Tarefa 1: Reproduza, sem nenhuma alteração, o trecho do texto sobre o golpe da ligação muda que começa em "Por segurança, a" e segue até "o número clonado.".
Tarefa 2: Dê continuidade ao texto sobre o golpe da ligação muda a partir do ponto em que ele termina.

╭─ Texto de leitura

A chamada de um número desconhecido aparece na tela do celular. Você atende, mas, do outro lado, ninguém fala nada. Poderia ser engano ou mesmo um problema na linha. No entanto, um dos maiores riscos hoje é que essa ligação não seja tão inocente assim. O chamado ‘golpe da ligação’ muda tem provocado o alerta de autoridades e especialistas nos últimos meses.
Por segurança, a empresária Cristina Matos, 58 anos, deixou de atender qualquer ligação, a menos que tenha o contato da pessoa salvo no celular. “Fora isso, só ignoro todas e deixo lá tocando, tanto no fixo quanto no celular. Se a pessoa quiser realmente falar comigo, vai me mandar um Whatsapp. Porque, se for golpe ou algum indício de golpe, eu já bloqueio", conta ela, que passou a tomar a medida depois que teve o número clonado.
Com as ligações mudas, especialistas apontam que há desde riscos de reprodução da voz da vítima para aplicar golpes com Inteligência Artificial (IA) ou mesmo movimentos para conferir se a linha segue ativa, por parte de grupos criminosos. Ainda que seja uma preocupação crescente e, em parte analógica, a ligação muda é considerada um tipo entre as diferentes modalidades de crimes cibernéticos, por envolver
Em todo o Brasil, os crimes de estelionato virtual cresceram 408% entre 2018 e 2024, segundo o Anuário Brasileiro de Segurança Pública 2025. Com mais de 2,1 milhões de casos em 2024, o país atingiu a marca de quatro golpes por minuto. A pesquisa Observatório da Febraban, organizada pela federação que apresenta os bancos, indicou que, em 2025, 39% dos brasileiros já foram vítimas de algum tipo de golpe em sua conta bancária. Dentre esses, a modalidade da central falsa, uma das que usa ligações telefônicas, chegou a 31%, tendo crescido cinco pontos percentuais entre março e julho.

╰─
╭─ Dados exibidos

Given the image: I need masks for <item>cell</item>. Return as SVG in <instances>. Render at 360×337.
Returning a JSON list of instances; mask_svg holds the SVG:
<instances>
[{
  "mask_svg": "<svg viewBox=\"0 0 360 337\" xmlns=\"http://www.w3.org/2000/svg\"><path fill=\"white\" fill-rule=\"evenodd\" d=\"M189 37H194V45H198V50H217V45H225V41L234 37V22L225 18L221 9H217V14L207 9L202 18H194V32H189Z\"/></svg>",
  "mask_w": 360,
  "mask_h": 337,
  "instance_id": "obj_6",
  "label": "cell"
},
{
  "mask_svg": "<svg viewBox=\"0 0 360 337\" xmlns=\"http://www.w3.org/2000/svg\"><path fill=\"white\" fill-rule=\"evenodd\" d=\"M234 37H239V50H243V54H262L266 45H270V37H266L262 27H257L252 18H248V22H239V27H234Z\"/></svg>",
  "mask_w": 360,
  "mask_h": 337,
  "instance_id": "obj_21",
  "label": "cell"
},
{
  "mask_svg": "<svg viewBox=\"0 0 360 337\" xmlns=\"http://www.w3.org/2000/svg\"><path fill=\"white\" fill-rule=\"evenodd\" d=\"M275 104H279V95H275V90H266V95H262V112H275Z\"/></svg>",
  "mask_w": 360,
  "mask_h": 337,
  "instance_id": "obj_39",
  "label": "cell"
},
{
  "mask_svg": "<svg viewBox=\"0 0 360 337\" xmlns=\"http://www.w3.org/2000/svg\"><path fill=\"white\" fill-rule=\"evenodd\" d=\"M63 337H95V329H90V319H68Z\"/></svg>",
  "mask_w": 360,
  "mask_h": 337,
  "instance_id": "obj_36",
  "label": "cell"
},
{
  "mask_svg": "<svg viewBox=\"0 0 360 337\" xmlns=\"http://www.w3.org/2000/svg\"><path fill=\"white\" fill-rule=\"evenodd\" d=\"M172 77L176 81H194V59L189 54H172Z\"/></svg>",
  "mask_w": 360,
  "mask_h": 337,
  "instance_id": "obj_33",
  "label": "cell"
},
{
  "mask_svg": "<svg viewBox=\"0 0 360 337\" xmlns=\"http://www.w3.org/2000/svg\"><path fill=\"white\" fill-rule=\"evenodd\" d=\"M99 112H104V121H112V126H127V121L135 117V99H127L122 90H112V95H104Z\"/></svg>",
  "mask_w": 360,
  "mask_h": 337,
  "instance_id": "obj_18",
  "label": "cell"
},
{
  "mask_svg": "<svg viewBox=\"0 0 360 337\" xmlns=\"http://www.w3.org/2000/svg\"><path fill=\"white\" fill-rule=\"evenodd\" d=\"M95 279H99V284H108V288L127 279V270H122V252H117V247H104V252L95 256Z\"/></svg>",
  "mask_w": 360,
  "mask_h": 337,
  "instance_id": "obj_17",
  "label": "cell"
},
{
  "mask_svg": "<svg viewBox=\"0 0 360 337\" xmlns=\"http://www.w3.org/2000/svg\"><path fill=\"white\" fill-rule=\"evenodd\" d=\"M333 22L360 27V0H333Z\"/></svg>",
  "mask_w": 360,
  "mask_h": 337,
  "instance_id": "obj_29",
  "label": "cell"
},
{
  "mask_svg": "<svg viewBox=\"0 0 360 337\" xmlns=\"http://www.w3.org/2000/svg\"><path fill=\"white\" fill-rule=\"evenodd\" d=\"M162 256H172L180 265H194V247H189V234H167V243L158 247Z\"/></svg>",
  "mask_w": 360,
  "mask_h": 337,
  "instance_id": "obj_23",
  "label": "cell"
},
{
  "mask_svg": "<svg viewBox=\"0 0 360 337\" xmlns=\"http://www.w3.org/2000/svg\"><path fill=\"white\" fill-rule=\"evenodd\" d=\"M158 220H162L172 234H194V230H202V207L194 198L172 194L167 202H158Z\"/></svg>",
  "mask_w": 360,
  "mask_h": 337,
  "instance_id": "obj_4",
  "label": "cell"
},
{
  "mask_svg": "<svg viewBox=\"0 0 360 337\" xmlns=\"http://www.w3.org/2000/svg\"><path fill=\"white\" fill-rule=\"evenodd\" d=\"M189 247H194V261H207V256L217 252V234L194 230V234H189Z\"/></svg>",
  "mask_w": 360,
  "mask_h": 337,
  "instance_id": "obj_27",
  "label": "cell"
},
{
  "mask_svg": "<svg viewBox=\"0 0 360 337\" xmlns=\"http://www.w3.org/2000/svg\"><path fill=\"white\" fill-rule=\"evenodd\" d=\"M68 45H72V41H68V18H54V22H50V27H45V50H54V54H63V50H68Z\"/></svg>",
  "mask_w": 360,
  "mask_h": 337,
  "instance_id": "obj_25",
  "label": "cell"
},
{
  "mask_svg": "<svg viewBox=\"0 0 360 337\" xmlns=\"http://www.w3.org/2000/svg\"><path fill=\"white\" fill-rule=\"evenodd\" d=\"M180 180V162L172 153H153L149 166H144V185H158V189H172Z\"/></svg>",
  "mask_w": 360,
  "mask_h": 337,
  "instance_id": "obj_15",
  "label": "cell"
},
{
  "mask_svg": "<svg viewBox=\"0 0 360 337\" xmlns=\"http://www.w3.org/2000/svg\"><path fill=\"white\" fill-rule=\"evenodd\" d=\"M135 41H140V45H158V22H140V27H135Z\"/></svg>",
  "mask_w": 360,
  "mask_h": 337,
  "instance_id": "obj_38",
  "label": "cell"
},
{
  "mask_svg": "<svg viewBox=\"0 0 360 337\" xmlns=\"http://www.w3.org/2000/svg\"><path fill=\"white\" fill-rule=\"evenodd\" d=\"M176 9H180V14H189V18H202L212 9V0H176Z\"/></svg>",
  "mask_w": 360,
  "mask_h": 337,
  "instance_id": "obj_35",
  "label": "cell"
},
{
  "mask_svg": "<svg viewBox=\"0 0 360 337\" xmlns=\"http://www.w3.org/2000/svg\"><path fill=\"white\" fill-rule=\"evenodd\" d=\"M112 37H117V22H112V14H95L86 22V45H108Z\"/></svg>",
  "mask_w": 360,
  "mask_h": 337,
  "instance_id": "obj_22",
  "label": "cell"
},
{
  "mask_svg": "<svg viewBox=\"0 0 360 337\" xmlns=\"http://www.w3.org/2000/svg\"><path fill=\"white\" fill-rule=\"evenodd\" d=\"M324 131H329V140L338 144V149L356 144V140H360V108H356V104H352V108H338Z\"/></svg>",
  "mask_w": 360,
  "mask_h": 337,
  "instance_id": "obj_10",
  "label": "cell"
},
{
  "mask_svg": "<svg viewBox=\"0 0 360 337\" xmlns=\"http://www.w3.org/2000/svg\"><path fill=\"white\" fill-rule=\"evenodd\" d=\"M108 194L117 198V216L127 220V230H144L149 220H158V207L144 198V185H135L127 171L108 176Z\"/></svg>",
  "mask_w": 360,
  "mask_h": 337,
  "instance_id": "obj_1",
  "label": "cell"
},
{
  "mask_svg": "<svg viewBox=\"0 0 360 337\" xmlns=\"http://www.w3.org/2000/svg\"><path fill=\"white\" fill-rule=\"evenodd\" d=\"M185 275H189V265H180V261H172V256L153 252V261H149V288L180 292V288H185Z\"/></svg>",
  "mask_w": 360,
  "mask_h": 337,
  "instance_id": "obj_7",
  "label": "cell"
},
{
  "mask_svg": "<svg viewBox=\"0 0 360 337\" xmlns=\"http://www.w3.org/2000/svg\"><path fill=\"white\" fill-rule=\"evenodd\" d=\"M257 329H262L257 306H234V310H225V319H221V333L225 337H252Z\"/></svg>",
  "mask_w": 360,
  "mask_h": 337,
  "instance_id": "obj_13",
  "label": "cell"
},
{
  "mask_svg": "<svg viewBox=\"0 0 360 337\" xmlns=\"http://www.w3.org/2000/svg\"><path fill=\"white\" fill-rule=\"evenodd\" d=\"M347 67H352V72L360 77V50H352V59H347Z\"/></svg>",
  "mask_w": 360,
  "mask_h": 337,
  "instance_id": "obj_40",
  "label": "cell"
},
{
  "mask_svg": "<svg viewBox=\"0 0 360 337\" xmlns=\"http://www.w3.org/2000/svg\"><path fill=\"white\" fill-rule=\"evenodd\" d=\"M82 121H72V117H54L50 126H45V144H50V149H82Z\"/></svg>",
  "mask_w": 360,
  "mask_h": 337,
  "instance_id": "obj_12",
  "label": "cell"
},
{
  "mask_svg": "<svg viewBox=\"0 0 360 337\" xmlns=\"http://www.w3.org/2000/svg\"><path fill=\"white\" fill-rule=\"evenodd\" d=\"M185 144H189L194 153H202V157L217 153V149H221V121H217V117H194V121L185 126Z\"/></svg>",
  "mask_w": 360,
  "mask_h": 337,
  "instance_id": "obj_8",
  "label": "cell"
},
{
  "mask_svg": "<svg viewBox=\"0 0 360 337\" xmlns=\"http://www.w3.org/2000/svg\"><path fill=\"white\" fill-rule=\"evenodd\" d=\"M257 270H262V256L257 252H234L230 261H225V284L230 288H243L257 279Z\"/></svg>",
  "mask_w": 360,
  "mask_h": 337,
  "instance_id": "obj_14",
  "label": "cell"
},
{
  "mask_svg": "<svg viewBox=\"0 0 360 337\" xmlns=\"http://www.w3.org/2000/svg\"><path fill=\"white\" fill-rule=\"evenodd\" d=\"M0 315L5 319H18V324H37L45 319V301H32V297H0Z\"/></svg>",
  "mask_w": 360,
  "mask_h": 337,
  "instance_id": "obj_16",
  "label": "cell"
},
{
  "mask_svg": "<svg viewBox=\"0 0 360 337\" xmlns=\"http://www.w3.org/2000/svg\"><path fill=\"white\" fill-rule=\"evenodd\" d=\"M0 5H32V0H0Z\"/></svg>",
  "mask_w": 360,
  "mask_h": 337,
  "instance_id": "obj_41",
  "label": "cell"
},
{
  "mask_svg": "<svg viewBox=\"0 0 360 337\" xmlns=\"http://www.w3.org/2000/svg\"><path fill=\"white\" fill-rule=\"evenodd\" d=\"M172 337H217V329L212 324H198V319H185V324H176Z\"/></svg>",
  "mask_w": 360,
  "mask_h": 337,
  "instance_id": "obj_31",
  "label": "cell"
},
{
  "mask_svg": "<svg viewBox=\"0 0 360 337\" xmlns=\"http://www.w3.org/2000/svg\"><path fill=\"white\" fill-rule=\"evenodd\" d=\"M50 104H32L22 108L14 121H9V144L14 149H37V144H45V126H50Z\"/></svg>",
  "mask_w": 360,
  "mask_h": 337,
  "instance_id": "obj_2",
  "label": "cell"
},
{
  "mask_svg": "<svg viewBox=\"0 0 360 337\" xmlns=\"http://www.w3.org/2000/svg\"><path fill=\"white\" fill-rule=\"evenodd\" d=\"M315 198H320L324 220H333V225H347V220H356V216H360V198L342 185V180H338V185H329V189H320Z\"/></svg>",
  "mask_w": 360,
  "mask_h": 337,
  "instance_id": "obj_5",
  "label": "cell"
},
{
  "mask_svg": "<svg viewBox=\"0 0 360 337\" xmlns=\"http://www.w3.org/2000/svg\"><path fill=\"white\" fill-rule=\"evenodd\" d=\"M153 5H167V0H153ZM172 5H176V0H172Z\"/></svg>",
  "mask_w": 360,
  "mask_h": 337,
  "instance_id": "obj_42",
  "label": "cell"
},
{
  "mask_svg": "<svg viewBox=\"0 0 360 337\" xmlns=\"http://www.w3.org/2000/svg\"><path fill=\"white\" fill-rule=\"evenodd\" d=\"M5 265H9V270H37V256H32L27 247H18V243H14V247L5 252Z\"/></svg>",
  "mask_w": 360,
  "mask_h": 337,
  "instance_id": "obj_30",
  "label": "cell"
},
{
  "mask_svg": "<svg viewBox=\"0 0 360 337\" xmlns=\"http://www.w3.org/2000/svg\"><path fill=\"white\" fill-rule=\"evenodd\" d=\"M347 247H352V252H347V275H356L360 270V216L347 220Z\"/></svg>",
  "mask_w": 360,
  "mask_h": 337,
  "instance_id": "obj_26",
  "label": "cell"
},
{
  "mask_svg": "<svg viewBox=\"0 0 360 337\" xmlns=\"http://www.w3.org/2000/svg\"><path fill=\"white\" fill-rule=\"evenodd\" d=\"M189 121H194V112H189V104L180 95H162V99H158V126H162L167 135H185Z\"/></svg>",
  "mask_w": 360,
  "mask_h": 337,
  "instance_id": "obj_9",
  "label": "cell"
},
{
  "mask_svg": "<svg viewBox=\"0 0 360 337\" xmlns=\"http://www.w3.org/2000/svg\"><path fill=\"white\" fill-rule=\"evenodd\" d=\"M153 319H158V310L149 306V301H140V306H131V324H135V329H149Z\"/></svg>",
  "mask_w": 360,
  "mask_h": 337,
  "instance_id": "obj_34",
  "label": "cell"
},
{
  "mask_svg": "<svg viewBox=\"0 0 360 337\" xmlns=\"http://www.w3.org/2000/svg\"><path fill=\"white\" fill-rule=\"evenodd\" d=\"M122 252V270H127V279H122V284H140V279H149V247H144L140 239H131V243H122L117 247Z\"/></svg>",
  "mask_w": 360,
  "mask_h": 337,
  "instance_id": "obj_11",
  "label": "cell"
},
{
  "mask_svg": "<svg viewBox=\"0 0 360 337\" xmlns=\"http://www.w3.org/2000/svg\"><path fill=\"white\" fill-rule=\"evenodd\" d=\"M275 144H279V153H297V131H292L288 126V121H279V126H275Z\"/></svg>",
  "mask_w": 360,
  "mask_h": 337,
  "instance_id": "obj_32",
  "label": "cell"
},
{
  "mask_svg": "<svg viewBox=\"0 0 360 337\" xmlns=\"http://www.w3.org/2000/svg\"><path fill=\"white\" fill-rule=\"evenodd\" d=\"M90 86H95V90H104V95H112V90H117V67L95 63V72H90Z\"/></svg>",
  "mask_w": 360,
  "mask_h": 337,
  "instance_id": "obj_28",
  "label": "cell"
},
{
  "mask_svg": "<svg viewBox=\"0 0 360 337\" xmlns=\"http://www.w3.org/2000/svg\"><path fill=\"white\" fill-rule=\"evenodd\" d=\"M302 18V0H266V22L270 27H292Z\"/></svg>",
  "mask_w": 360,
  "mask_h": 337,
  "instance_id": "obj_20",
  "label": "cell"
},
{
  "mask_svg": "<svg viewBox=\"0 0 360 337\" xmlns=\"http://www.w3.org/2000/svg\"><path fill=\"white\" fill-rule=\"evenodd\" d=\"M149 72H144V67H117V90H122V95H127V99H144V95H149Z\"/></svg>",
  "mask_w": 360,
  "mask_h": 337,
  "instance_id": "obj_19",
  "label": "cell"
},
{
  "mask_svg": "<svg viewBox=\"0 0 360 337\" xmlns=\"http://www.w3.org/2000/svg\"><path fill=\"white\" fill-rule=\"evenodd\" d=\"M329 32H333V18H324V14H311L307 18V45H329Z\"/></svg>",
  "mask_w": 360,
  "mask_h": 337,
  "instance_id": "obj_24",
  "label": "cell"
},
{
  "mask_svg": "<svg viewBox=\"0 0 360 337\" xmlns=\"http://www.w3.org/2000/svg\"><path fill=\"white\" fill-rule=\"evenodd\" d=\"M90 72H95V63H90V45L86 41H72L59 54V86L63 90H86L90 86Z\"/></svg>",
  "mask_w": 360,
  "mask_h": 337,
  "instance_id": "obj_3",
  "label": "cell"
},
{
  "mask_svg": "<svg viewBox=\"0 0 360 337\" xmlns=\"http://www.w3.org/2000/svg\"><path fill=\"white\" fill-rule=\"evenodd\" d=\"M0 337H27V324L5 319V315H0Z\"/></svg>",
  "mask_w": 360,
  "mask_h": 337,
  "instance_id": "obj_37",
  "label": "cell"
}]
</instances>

╰─

Resposta 1:
Por segurança, a empresária Cristina Matos, 58 anos, deixou de atender qualquer ligação, a menos que tenha o contato da pessoa salvo no celular. “Fora isso, só ignoro todas e deixo lá tocando, tanto no fixo quanto no celular. Se a pessoa quiser realmente falar comigo, vai me mandar um Whatsapp. Porque, se for golpe ou algum indício de golpe, eu já bloqueio", conta ela, que passou a tomar a medida depois que teve o número clonado.

Resposta 2:
Esse tipo de golpe atingiu, principalmente, homens (33%), idosos (35%), pessoas com ensino superior (38%) e renda mais alta (38%). Outros crimes que chegam pelo celular, como o golpe via Whatsapp, também foram citados. Esse, especificamente, atingiu pelo menos 34% das pessoas e chama atenção pela alta quantidade de vítimas jovens (40% tinham entre 18 e 24 anos).
A Polícia Civil da Bahia foi procurada, mas não informou estatísticas de crimes cibernéticos na Bahia e não disponibilizou fonte para entrevista.
Sem falar nada
A ligação telefônica muda começou com as empresas de telemarketing, segundo o advogado Liberato Menezes, especialista em Ciências Criminais e professor de Direito da Afya Salvador. Elas usavam robôs para fazer o maior número de chamadas possível, tanto para vender produtos quanto para cobrança. “Então surgiu a ideia dos criminosos. É uma fraude para enganar o terceiro, de boa fé”, diz.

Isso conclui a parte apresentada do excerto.